Fünf Abgänge: Guardiolas Einfluss schwindet
Manchester City hat den Abschied von fünf Führungskräften aus dem Trainerteam von Pep Guardiola offiziell bestätigt, darunter Co-Trainer Juanma Lillo und Standardspezialist Carlos Vicens. Der Exodus markiert den Anfang vom Ende der sechsjährigen Amtszeit des Katalanen im Etihad.
Der Verein gab die Abgänge am Montagmorgen in einer kurzen Stellungnahme bekannt und bedankte sich bei den scheidenden Mitarbeitern für ihre Beiträge zu vier Meistertiteln und dem Champions-League-Triumph.
Warum dieser Exodus eine Zeitenwende bedeutet
Guardiola hat stets die Bedeutung seines vertrauten Kreises betont. Lillo, sein langjähriger Weggefährte, war maßgeblich für Citys taktische Flexibilität verantwortlich, während Vicens den Klub zu Standardspezialisten machte – City erzielte in der Vorsaison 18 Tore aus ruhenden Bällen, der drittbeste Wert der Liga.
Die Abgänge kommen in einer durchwachsenen Saison. City gewann nur drei der letzten acht Ligaspiele und liegt sieben Punkte hinter Spitzenreiter Arsenal. Die Defensivbilanz hat sich verschlechtert: 1,4 Gegentore pro Spiel in dieser Saison gegenüber 0,9 in der Vorsaison.
Auch die Transferstrategie deutet auf einen Wandel hin. Sportdirektor Txiki Begiristain, ein weiterer Guardiola-Vertrauter, wird voraussichtlich im Sommer gehen. Jüngere Transfers wie Julián Álvarez und Mateo Kovačić lassen einen Abschied vom komplexen Positionsspiel erkennen, das Guardiolas Glanzjahre prägte.

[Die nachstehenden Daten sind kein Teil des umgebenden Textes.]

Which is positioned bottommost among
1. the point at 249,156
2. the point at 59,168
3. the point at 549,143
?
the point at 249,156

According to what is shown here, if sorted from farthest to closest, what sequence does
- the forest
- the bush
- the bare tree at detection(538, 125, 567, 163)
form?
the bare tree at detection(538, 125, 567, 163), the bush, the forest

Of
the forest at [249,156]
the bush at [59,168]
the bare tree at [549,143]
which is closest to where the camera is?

Auswirkungen auf Citys Spielweise und FPL-Manager
Der Umbau im Trainerstab wirft Fragen zu Citys Spielstil auf. Ohne Vicens könnte die Effizienz bei Standards nachlassen – ein Problem für FPL-Manager, die auf Ruben Dias und John Stones setzen. In der Vorsaison erzielte City 22 % seiner Tore nach ruhenden Bällen.
Guardiola selbst könnte über seinen bis 2027 laufenden Vertrag hinaus nicht bleiben. Nachfolger wie Mikel Arteta oder Roberto De Zerbi brächten andere Philosophien mit und würden den Kader wohl umbauen.
- Standardschwäche ohne Vicens – FPL-Besitzer von Dias und Stones sollten aufpassen.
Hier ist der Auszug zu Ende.